## BEGIN Dataset content
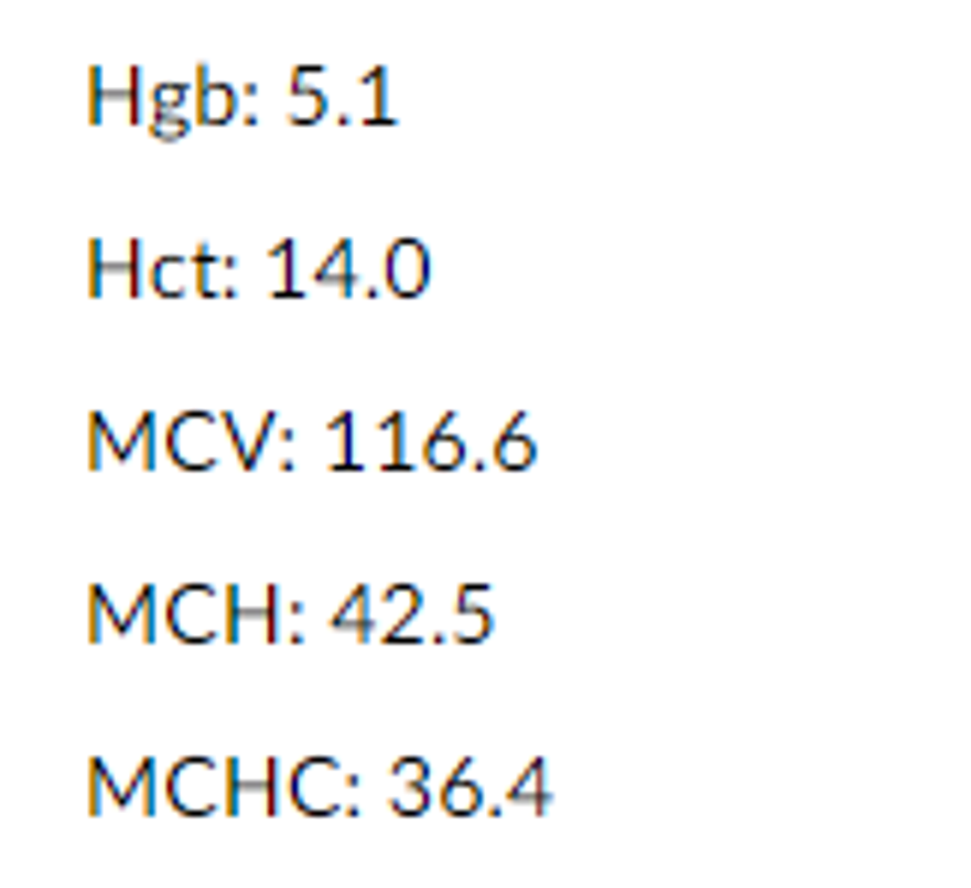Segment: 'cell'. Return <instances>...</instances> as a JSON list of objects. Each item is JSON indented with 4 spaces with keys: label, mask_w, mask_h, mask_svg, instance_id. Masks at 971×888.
<instances>
[{
    "label": "cell",
    "mask_w": 971,
    "mask_h": 888,
    "mask_svg": "<svg viewBox=\"0 0 971 888\" xmlns=\"http://www.w3.org/2000/svg\"><path fill=\"white\" fill-rule=\"evenodd\" d=\"M150 114V90L143 72H90V120H138Z\"/></svg>",
    "instance_id": "6da1fadb"
},
{
    "label": "cell",
    "mask_w": 971,
    "mask_h": 888,
    "mask_svg": "<svg viewBox=\"0 0 971 888\" xmlns=\"http://www.w3.org/2000/svg\"><path fill=\"white\" fill-rule=\"evenodd\" d=\"M287 120L292 126H322L328 120V72L322 66H299L287 84Z\"/></svg>",
    "instance_id": "7a4b0ae2"
},
{
    "label": "cell",
    "mask_w": 971,
    "mask_h": 888,
    "mask_svg": "<svg viewBox=\"0 0 971 888\" xmlns=\"http://www.w3.org/2000/svg\"><path fill=\"white\" fill-rule=\"evenodd\" d=\"M245 114V90H233L227 78H215L209 66L197 72V126H233Z\"/></svg>",
    "instance_id": "3957f363"
},
{
    "label": "cell",
    "mask_w": 971,
    "mask_h": 888,
    "mask_svg": "<svg viewBox=\"0 0 971 888\" xmlns=\"http://www.w3.org/2000/svg\"><path fill=\"white\" fill-rule=\"evenodd\" d=\"M352 120L358 126H388V72L370 66L358 78V108H352Z\"/></svg>",
    "instance_id": "277c9868"
},
{
    "label": "cell",
    "mask_w": 971,
    "mask_h": 888,
    "mask_svg": "<svg viewBox=\"0 0 971 888\" xmlns=\"http://www.w3.org/2000/svg\"><path fill=\"white\" fill-rule=\"evenodd\" d=\"M150 114H180V120H197V78H161L150 84Z\"/></svg>",
    "instance_id": "5b68a950"
},
{
    "label": "cell",
    "mask_w": 971,
    "mask_h": 888,
    "mask_svg": "<svg viewBox=\"0 0 971 888\" xmlns=\"http://www.w3.org/2000/svg\"><path fill=\"white\" fill-rule=\"evenodd\" d=\"M388 269H393V287L400 292H418L423 287V275H430V257H423V245H393V257H388Z\"/></svg>",
    "instance_id": "8992f818"
},
{
    "label": "cell",
    "mask_w": 971,
    "mask_h": 888,
    "mask_svg": "<svg viewBox=\"0 0 971 888\" xmlns=\"http://www.w3.org/2000/svg\"><path fill=\"white\" fill-rule=\"evenodd\" d=\"M191 126H197V120H180V114H150V131H155L161 143H180Z\"/></svg>",
    "instance_id": "52a82bcc"
},
{
    "label": "cell",
    "mask_w": 971,
    "mask_h": 888,
    "mask_svg": "<svg viewBox=\"0 0 971 888\" xmlns=\"http://www.w3.org/2000/svg\"><path fill=\"white\" fill-rule=\"evenodd\" d=\"M346 263H352V250L341 245V250H334V257H328V269H322V280H334V287H346Z\"/></svg>",
    "instance_id": "ba28073f"
},
{
    "label": "cell",
    "mask_w": 971,
    "mask_h": 888,
    "mask_svg": "<svg viewBox=\"0 0 971 888\" xmlns=\"http://www.w3.org/2000/svg\"><path fill=\"white\" fill-rule=\"evenodd\" d=\"M180 280H185V263H161V287L173 292V287H180Z\"/></svg>",
    "instance_id": "9c48e42d"
}]
</instances>
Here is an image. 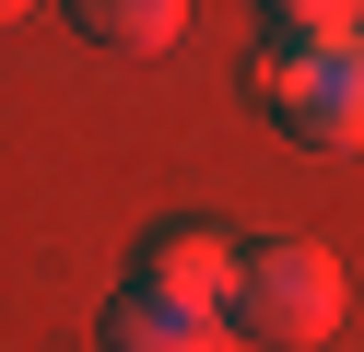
## END Dataset content
__Short task__. Render every line of the records above as a Markdown table with the columns Row and Line, numbering the rows in order and skipping blank lines. Leave the pictures out of the table.

__Solved exercise__.
| Row | Line |
|---|---|
| 1 | Segment: 'cell'. Return <instances>...</instances> as a JSON list of objects. Each item is JSON indented with 4 spaces with keys: label, mask_w, mask_h, mask_svg, instance_id. Masks at 971×888. |
| 2 | <instances> |
| 3 | [{ |
| 4 |     "label": "cell", |
| 5 |     "mask_w": 971, |
| 6 |     "mask_h": 888, |
| 7 |     "mask_svg": "<svg viewBox=\"0 0 971 888\" xmlns=\"http://www.w3.org/2000/svg\"><path fill=\"white\" fill-rule=\"evenodd\" d=\"M150 114V90L143 72H90V120H138Z\"/></svg>", |
| 8 |     "instance_id": "6da1fadb" |
| 9 | }, |
| 10 | { |
| 11 |     "label": "cell", |
| 12 |     "mask_w": 971, |
| 13 |     "mask_h": 888, |
| 14 |     "mask_svg": "<svg viewBox=\"0 0 971 888\" xmlns=\"http://www.w3.org/2000/svg\"><path fill=\"white\" fill-rule=\"evenodd\" d=\"M287 120L292 126H322L328 120V72L322 66H299L287 84Z\"/></svg>", |
| 15 |     "instance_id": "7a4b0ae2" |
| 16 | }, |
| 17 | { |
| 18 |     "label": "cell", |
| 19 |     "mask_w": 971, |
| 20 |     "mask_h": 888, |
| 21 |     "mask_svg": "<svg viewBox=\"0 0 971 888\" xmlns=\"http://www.w3.org/2000/svg\"><path fill=\"white\" fill-rule=\"evenodd\" d=\"M245 114V90H233L227 78H215L209 66L197 72V126H233Z\"/></svg>", |
| 22 |     "instance_id": "3957f363" |
| 23 | }, |
| 24 | { |
| 25 |     "label": "cell", |
| 26 |     "mask_w": 971, |
| 27 |     "mask_h": 888, |
| 28 |     "mask_svg": "<svg viewBox=\"0 0 971 888\" xmlns=\"http://www.w3.org/2000/svg\"><path fill=\"white\" fill-rule=\"evenodd\" d=\"M352 120L358 126H388V72L370 66L358 78V108H352Z\"/></svg>", |
| 29 |     "instance_id": "277c9868" |
| 30 | }, |
| 31 | { |
| 32 |     "label": "cell", |
| 33 |     "mask_w": 971, |
| 34 |     "mask_h": 888, |
| 35 |     "mask_svg": "<svg viewBox=\"0 0 971 888\" xmlns=\"http://www.w3.org/2000/svg\"><path fill=\"white\" fill-rule=\"evenodd\" d=\"M150 114H180V120H197V78H161L150 84Z\"/></svg>", |
| 36 |     "instance_id": "5b68a950" |
| 37 | }, |
| 38 | { |
| 39 |     "label": "cell", |
| 40 |     "mask_w": 971, |
| 41 |     "mask_h": 888, |
| 42 |     "mask_svg": "<svg viewBox=\"0 0 971 888\" xmlns=\"http://www.w3.org/2000/svg\"><path fill=\"white\" fill-rule=\"evenodd\" d=\"M388 269H393V287L400 292H418L423 287V275H430V257H423V245H393V257H388Z\"/></svg>", |
| 43 |     "instance_id": "8992f818" |
| 44 | }, |
| 45 | { |
| 46 |     "label": "cell", |
| 47 |     "mask_w": 971, |
| 48 |     "mask_h": 888, |
| 49 |     "mask_svg": "<svg viewBox=\"0 0 971 888\" xmlns=\"http://www.w3.org/2000/svg\"><path fill=\"white\" fill-rule=\"evenodd\" d=\"M191 126H197V120H180V114H150V131H155L161 143H180Z\"/></svg>", |
| 50 |     "instance_id": "52a82bcc" |
| 51 | }, |
| 52 | { |
| 53 |     "label": "cell", |
| 54 |     "mask_w": 971, |
| 55 |     "mask_h": 888, |
| 56 |     "mask_svg": "<svg viewBox=\"0 0 971 888\" xmlns=\"http://www.w3.org/2000/svg\"><path fill=\"white\" fill-rule=\"evenodd\" d=\"M346 263H352V250L341 245V250H334V257H328V269H322V280H334V287H346Z\"/></svg>", |
| 57 |     "instance_id": "ba28073f" |
| 58 | }, |
| 59 | { |
| 60 |     "label": "cell", |
| 61 |     "mask_w": 971, |
| 62 |     "mask_h": 888, |
| 63 |     "mask_svg": "<svg viewBox=\"0 0 971 888\" xmlns=\"http://www.w3.org/2000/svg\"><path fill=\"white\" fill-rule=\"evenodd\" d=\"M180 280H185V263H161V287L173 292V287H180Z\"/></svg>", |
| 64 |     "instance_id": "9c48e42d" |
| 65 | }] |
| 66 | </instances> |
| 67 | Here is an image.  |